Gut feelings
Gut healing yoga is about more than boosting digestive juices and finding the perfect golden serpent in your toilet bowl. Yes, this is all very important to gut health and we certainly can assist the physiological health of our digestive tracts in our yoga practice, yet there is more to the “gut” than mucus membranes and villi. In fact, the gut, contains plenty of neurones – aka brain cells – and is directly linked to the brain via the gut-brain axis. Check out this video for a deeper explanation.
Yet, even beyond the obvious “brain” power that the gut beholds, there is the subtle intelligence that has been sidelined as civilisation’s “progression” is increasingly mind-focused. Intuition, and “feelings” in general have been poo-pooed (no pun intended) as inferior means of comprehension and navigation. Often described as primitive, effeminate, and irrational, the pre-verbal instincts of the human being have been left in the dark ages, and the age of information and authoritative knowledge has reconfigured the modern meaning of “enlightenment”.
However, the gut is once more becoming recognised as the “second brain” due to the growing awareness of gut-brain axis physical and psychological health issues. We all use phrases such as: “gut feelings”, “butterflies in the stomach”, and “I feel it in me waters” to name just a few belly based idioms. This is because we do feel our living reality, especially those of us with sensitive bellies. This bizarre lockdown situation could be an opportunity to explore your inner world as you find yourself unable to explore the outer.
So what are gut feelings and why do they matter?
Instinctive physiological reactions to external stimuli are embodied as emotions before the mind “describes” what is happening. We are not simply a mind full of thoughts that decide everything we do, but a natural organism constantly in flux within changing environments. However, in a mind-led world we can easily ignore our instincts and instead, choose our next move based on thoughts stored up in mental memory banks.
These memories are remnants of our past experiences and future worries often based on how to survive as a functional social citizen rather than as a healthy and content organism. Instead of listening to our true appetites, urges and energy levels, we are guided by decision anxiety, obligations, deadlines, alarms, FOMO, and even addictions. Amidst this, we constantly try to work out who we are, what our status is, and whether we have done enough, the “right” thing or fulfilled what is expected of us from society.
Why should we refocus?
Even science now knows that the truth about matter does not always lie in what the mortal eye can see. As the popularity of yoga, meditation, and other practices akin to liberating from the conditioned mind increases, we can see that it is starting to become apparent that we need to make space from these thoughts and realise that the truth is underneath them. It is not even just about protecting your mental health from overexertion but also about healing the body, or at least allowing it be in a healing state rather than a threatened one.
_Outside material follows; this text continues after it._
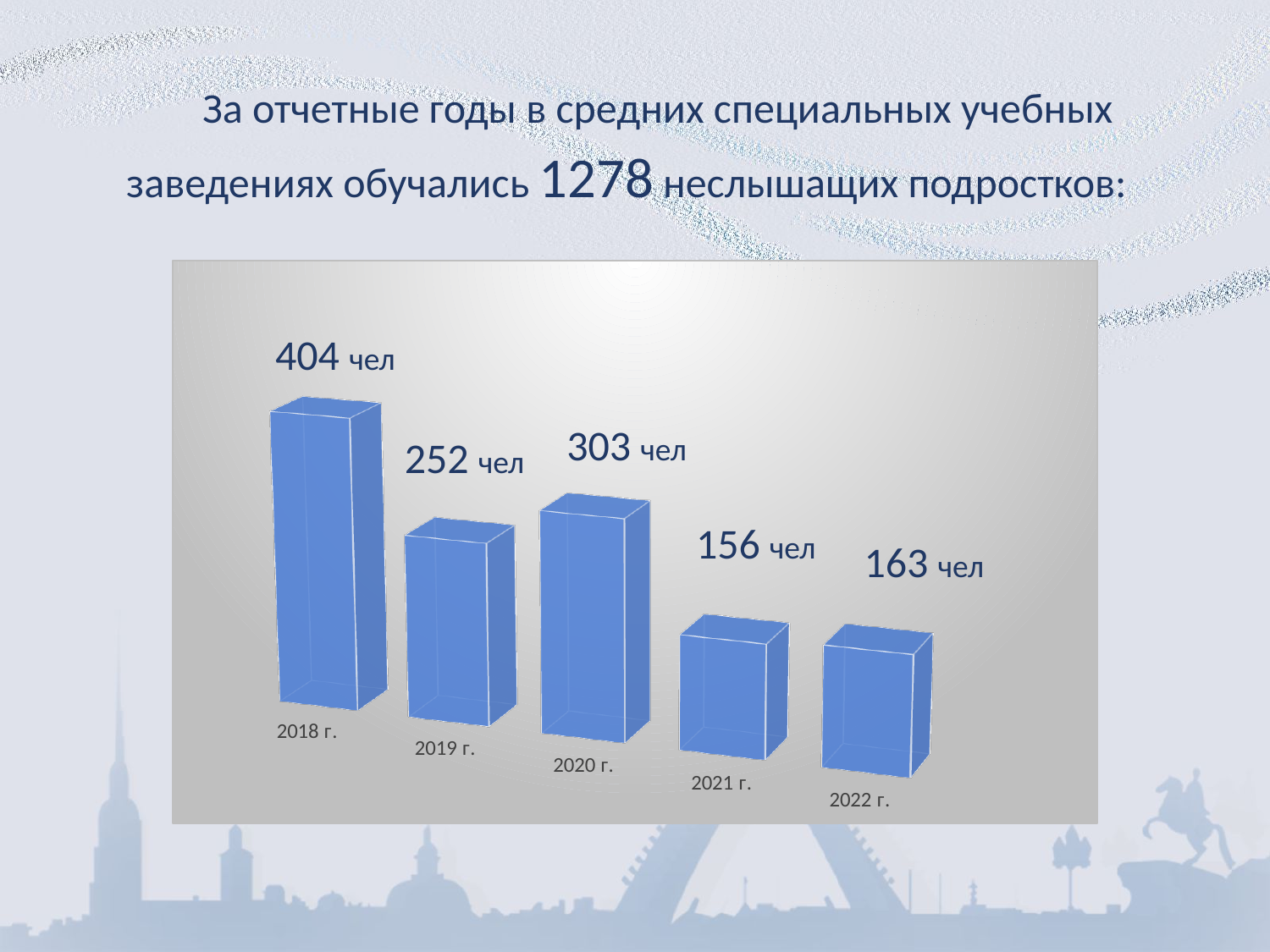
What value is shown for 2020 г.? 303 чел What is the difference between the values for 2018 г. and 2019 г.? 152 What is the difference between the values for 2022 г. and 2021 г.? 7 Which is larger, the value for 2019 г. or the value for 2020 г.? 2020 г. What kind of chart is shown on the slide? bar chart Which year has the lowest value? 2021 г. What value is shown for 2018 г.? 404 чел What is the total of all five values shown in the chart? 1278 How many years (bars) are shown in the chart? 5 Which year has the highest value? 2018 г. What colour are the bars in the chart? blue What value is shown for 2022 г.? 163 чел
By listening to the unspoken messages from your gut, heart and other innards you can take a course of action that uses your energies wisely and efficiently, even if it means forgoing what was previously considered as “intelligence”. Not such an irrational load of women’s nonsense after all eh?
“Where the focus goes, energy flows”
When you next have decision anxiety about which online yoga class to do next, or whether to work on your spreadsheet into the night, or who you haven’t phoned in a while, just stop, take 10 deep breaths into the belly, and ask it what would be the wisest choice for now. The best decision will come from there, not from the mind.
It sounds easier said than done but now some of us will have a little less structure and less train/bus times to manage our days, appetites, toilet trips, and energy around. Now we can tune in and listen to what time feels right for us to eat, sleep, poo, pee, stretch, dance, work, create or whatever. With a moment to slow down and tune in, without trying to reason or rationalise, you might realise that you could just do with having some lunch right now, calling a funny friend or having a lie in the sunshine, or maybe you can just power through that essay or really thrive on cleaning the bathroom listening to Queen right now. Sometimes all it takes is to cool down the head, free it of the intensity of thought, to find productive creativity flowing through the unblocked and relaxed channels.
Perhaps this period of limits and lockdown laws can be used as a form of freedom in disguise.
As a species, we must adapt to survive as much as natural organisms as well as a society. Look after your own personal planet and this will help the wider world. This way, you will harness your body’s true energy ready to re-sync with the outside world as productively as possible. When the time comes to emerge you will be back in control!
Through yoga we can focus energy into the gut and leave the mind to get some well deserved rest, and take a moment to feel rather than think. This is why the first week of the Yoga for Gut Health & Healing course is called “gut feelings” – it is essential that we start from a place of intuition in order to heal our body-mind-soul connection.